Bay Trees & Box are other plants that are a good ones to train into a Topiary. They grow not to quickly so are easy to keep in a good shape. If following the Moon planting calendar always remember when it gives you Pruning Days to do your trimming and pruning then that way you won't end up with strange regrowth and the end result will be a plant that is easier to keep looking good, you don't want the plant to grow too quickly. Hope this helps.

Elaine, thanks for the much needed info, I will take into account when planting.   

Comment by Elaine de Saxe on March 9, 2016 at 21:59

Asparagus - total yummnm! Does well hereabouts.

My best ever spears where when I clear-felled the plants in autumn-winter (needs to be colder than now).

Then put them through the mulcher (they're wet so put with something dry or my little mulcher chokes up). Put the mulched up material back on the Asparagus patch. Keep damp.

When the new spears come, I wait until they are almost at leaf-burst then by hand, snap them off as far down as I can. Where they snap is where they are tender.

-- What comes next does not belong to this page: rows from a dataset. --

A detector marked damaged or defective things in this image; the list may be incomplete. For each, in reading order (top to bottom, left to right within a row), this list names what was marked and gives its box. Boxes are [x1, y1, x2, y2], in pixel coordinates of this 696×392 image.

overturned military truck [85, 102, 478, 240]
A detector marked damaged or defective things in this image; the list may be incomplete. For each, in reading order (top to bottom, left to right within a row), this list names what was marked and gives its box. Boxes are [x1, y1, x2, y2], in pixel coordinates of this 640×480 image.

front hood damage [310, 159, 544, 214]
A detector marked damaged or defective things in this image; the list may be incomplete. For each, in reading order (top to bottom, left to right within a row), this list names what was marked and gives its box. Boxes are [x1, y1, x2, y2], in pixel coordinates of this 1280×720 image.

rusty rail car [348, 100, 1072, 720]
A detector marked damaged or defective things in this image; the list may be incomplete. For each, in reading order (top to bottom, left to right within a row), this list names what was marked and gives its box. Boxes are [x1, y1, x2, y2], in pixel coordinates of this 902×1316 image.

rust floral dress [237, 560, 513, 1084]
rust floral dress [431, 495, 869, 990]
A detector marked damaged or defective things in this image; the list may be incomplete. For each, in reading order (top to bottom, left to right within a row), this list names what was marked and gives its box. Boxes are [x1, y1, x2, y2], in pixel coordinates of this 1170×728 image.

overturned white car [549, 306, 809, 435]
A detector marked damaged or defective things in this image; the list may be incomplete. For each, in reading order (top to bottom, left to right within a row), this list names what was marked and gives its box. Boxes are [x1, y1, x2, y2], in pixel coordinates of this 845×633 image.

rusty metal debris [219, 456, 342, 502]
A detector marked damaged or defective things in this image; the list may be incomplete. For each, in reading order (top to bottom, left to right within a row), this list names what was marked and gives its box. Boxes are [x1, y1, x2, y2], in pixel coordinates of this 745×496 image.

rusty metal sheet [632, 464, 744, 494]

Steam gently, add butter salt n pepper and enjoy. So I get a spear about 1 foot long. Keep cutting until you reckon you should leave the plants get on with it.

You should get harvestable spears in the 2nd or 3rd year in the ground, crowns or seedling doesn't make much difference.

I have tried using Organic Xtra and just chopping the old spears but mulching and not using extra fert gave me better spears. They were in the ground at the time, now they are in wicking bins and they are not so simple to manage.